** START **

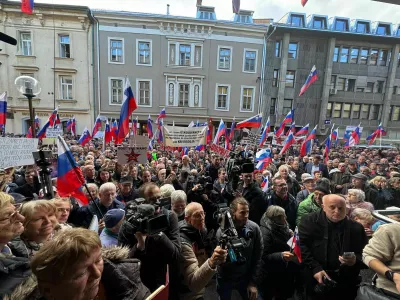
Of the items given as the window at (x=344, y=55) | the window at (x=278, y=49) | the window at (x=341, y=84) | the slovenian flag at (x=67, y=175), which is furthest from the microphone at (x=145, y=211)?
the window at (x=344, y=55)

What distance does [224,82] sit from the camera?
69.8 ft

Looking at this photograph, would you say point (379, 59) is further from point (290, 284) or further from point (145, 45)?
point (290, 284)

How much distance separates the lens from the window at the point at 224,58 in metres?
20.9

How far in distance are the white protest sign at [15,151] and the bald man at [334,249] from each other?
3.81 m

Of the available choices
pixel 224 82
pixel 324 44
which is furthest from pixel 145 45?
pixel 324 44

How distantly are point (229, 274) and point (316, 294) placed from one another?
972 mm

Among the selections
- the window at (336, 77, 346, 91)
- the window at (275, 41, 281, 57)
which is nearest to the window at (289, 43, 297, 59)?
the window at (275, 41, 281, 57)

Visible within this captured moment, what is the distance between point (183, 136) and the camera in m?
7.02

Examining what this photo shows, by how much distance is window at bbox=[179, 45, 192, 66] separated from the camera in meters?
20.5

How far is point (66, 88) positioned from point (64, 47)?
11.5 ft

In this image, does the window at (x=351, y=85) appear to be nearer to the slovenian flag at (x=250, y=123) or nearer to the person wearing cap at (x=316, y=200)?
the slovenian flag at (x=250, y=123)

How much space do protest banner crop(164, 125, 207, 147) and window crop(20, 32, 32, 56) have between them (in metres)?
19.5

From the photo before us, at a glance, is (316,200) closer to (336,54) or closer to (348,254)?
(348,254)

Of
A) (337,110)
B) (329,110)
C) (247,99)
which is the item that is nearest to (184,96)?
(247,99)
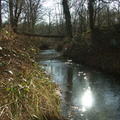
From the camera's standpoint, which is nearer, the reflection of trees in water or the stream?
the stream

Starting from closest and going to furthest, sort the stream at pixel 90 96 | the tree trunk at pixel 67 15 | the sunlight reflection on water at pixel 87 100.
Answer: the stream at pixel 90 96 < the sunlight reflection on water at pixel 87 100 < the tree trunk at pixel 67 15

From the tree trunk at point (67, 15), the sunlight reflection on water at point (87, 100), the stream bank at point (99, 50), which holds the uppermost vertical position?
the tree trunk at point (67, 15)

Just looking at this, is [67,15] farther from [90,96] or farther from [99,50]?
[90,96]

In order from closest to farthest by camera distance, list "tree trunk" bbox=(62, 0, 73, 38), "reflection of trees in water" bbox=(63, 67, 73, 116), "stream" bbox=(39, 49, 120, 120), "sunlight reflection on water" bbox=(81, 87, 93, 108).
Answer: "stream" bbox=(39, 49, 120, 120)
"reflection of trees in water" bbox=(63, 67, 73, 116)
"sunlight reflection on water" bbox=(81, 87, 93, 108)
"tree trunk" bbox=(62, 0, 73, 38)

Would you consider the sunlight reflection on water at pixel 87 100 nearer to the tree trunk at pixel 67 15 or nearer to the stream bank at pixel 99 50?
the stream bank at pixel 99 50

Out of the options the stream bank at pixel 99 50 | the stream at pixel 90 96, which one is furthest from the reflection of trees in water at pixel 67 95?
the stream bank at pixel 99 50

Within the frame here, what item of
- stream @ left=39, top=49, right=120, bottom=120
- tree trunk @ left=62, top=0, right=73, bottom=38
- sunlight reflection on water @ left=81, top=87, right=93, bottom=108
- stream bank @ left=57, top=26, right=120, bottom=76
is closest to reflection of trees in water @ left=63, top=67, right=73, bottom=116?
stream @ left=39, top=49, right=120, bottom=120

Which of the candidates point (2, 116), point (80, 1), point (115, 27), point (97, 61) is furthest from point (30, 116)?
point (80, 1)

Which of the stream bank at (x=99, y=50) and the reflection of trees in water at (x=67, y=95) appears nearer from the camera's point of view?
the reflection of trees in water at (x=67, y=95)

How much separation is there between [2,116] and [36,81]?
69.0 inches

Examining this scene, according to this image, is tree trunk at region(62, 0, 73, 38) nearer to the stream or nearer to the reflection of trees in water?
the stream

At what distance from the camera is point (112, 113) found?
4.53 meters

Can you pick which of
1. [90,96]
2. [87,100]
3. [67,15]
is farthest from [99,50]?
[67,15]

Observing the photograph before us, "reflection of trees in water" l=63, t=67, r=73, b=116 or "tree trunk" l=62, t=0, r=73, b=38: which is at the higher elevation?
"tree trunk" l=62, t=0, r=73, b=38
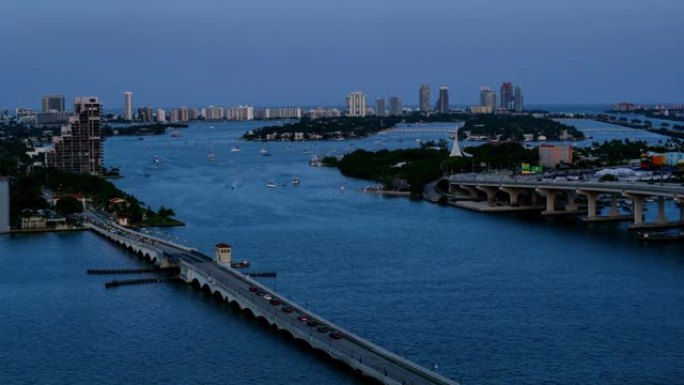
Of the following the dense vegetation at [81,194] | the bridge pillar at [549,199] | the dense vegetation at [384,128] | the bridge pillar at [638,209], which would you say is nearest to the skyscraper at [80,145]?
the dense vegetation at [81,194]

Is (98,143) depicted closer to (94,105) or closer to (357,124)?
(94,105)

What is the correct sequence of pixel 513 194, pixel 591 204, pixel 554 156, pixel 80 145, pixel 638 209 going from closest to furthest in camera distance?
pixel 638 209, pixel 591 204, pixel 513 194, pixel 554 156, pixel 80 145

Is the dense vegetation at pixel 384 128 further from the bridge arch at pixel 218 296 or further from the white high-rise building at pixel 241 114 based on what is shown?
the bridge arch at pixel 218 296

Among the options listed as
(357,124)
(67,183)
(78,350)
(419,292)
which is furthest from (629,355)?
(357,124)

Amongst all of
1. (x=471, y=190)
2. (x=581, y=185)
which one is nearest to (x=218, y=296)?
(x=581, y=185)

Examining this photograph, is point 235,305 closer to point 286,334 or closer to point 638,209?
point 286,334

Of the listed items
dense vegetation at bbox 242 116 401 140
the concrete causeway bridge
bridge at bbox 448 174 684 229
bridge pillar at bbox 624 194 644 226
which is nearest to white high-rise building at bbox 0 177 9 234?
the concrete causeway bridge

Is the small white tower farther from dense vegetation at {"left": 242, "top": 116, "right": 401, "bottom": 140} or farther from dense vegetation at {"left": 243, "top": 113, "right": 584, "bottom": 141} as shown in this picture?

** END **

• TASK PROMPT:
All the lines above are to be given again exactly as they read, with the pictures removed.

• EXERCISE RESULT:
Of the items given as the window at (x=344, y=55) | the window at (x=278, y=49) | the window at (x=341, y=84) | the slovenian flag at (x=67, y=175), which is furthest from the microphone at (x=145, y=211)?
the window at (x=344, y=55)

What distance does [224,82] sit from the camera?
69.8 ft

Looking at this photograph, would you say point (379, 59) is further from point (290, 284) or further from point (145, 45)?
point (290, 284)

How much distance separates the lens from the window at the point at 224,58 in metres?
20.9

How far in distance are the white protest sign at [15,151] and the bald man at [334,249] from each other?
3.81 m

Of the available choices
pixel 224 82
pixel 324 44
which is furthest from pixel 145 45?
pixel 324 44

How distantly are point (229, 274) and point (316, 294) placed from one another?
972 mm

Among the selections
- the window at (336, 77, 346, 91)
- the window at (275, 41, 281, 57)
which is nearest to the window at (289, 43, 297, 59)?
the window at (275, 41, 281, 57)

Visible within this captured moment, what is the distance between point (183, 136) and the camera in m?
7.02

Examining what this photo shows, by how much distance is window at bbox=[179, 45, 192, 66] separated from the camera in meters?
20.5

How far is point (66, 88) positioned from point (64, 47)?
11.5 ft

In this image, does the window at (x=351, y=85) appear to be nearer to the slovenian flag at (x=250, y=123) or nearer to the person wearing cap at (x=316, y=200)?
the slovenian flag at (x=250, y=123)

How much space do protest banner crop(164, 125, 207, 147) and window crop(20, 32, 32, 56) have between them (in metres)?
19.5

From the photo before us, at a glance, is (316,200) closer to (336,54) or closer to (348,254)?
(348,254)

Of
A) (337,110)
B) (329,110)
C) (247,99)
which is the item that is nearest to (184,96)?
(247,99)
From the camera's standpoint, which is nearer, the reflection of trees in water or the stream?
the stream

Starting from closest and going to furthest, sort the stream at pixel 90 96 | the tree trunk at pixel 67 15 | the sunlight reflection on water at pixel 87 100.
Answer: the stream at pixel 90 96 < the sunlight reflection on water at pixel 87 100 < the tree trunk at pixel 67 15

From the tree trunk at point (67, 15), the sunlight reflection on water at point (87, 100), the stream bank at point (99, 50), which holds the uppermost vertical position?
the tree trunk at point (67, 15)

Just looking at this, is [67,15] farther from [90,96] or farther from [99,50]?
[90,96]

In order from closest to farthest by camera distance, list "tree trunk" bbox=(62, 0, 73, 38), "reflection of trees in water" bbox=(63, 67, 73, 116), "stream" bbox=(39, 49, 120, 120), "sunlight reflection on water" bbox=(81, 87, 93, 108).
Answer: "stream" bbox=(39, 49, 120, 120)
"reflection of trees in water" bbox=(63, 67, 73, 116)
"sunlight reflection on water" bbox=(81, 87, 93, 108)
"tree trunk" bbox=(62, 0, 73, 38)

Would you consider the sunlight reflection on water at pixel 87 100 nearer to the tree trunk at pixel 67 15 or nearer to the stream bank at pixel 99 50?
the stream bank at pixel 99 50

Out of the options the stream bank at pixel 99 50 | the stream at pixel 90 96, which one is furthest from the reflection of trees in water at pixel 67 95?
the stream bank at pixel 99 50

Within the frame here, what item of
- stream @ left=39, top=49, right=120, bottom=120
- tree trunk @ left=62, top=0, right=73, bottom=38
- sunlight reflection on water @ left=81, top=87, right=93, bottom=108
- stream bank @ left=57, top=26, right=120, bottom=76
is closest to reflection of trees in water @ left=63, top=67, right=73, bottom=116?
stream @ left=39, top=49, right=120, bottom=120

Which of the candidates point (2, 116), point (80, 1), point (115, 27), point (97, 61) is furthest from point (30, 116)?
point (80, 1)

Which of the stream bank at (x=99, y=50) and the reflection of trees in water at (x=67, y=95) appears nearer from the camera's point of view?
the reflection of trees in water at (x=67, y=95)

How much separation is there between [2,116] and [36,81]?
69.0 inches

Examining this scene, according to this image, is tree trunk at region(62, 0, 73, 38) nearer to the stream or nearer to the reflection of trees in water?
the stream

At what distance from the camera is point (112, 113) found?
4.53 meters

Can you pick which of
1. [90,96]
2. [87,100]
3. [67,15]
is farthest from [99,50]?
[67,15]

Observing the photograph before us, "reflection of trees in water" l=63, t=67, r=73, b=116 or "tree trunk" l=62, t=0, r=73, b=38: which is at the higher elevation?
"tree trunk" l=62, t=0, r=73, b=38
Of the following the dense vegetation at [81,194] | the bridge pillar at [549,199] | the dense vegetation at [384,128] | the bridge pillar at [638,209], which would you say is nearest to the skyscraper at [80,145]?
the dense vegetation at [81,194]

Is (98,143) depicted closer to (94,105) or closer to (357,124)?
(94,105)

What is the correct sequence of pixel 513 194, pixel 591 204, pixel 554 156, pixel 80 145, pixel 638 209 going from closest to furthest in camera distance?
pixel 638 209, pixel 591 204, pixel 513 194, pixel 554 156, pixel 80 145

Is the dense vegetation at pixel 384 128 further from the bridge arch at pixel 218 296 or further from the white high-rise building at pixel 241 114 based on what is shown?
the bridge arch at pixel 218 296

Among the options listed as
(357,124)
(67,183)
(78,350)
(419,292)
which is furthest from (629,355)?
(357,124)

Amongst all of
1. (x=471, y=190)
2. (x=581, y=185)
which one is nearest to (x=218, y=296)?
(x=581, y=185)

Examining this photograph, is point 235,305 closer to point 286,334 or closer to point 638,209?
point 286,334

Of the listed items
dense vegetation at bbox 242 116 401 140
the concrete causeway bridge
bridge at bbox 448 174 684 229
bridge pillar at bbox 624 194 644 226
which is nearest to white high-rise building at bbox 0 177 9 234?
the concrete causeway bridge

Is the small white tower farther from dense vegetation at {"left": 242, "top": 116, "right": 401, "bottom": 140} or farther from dense vegetation at {"left": 243, "top": 113, "right": 584, "bottom": 141} as shown in this picture?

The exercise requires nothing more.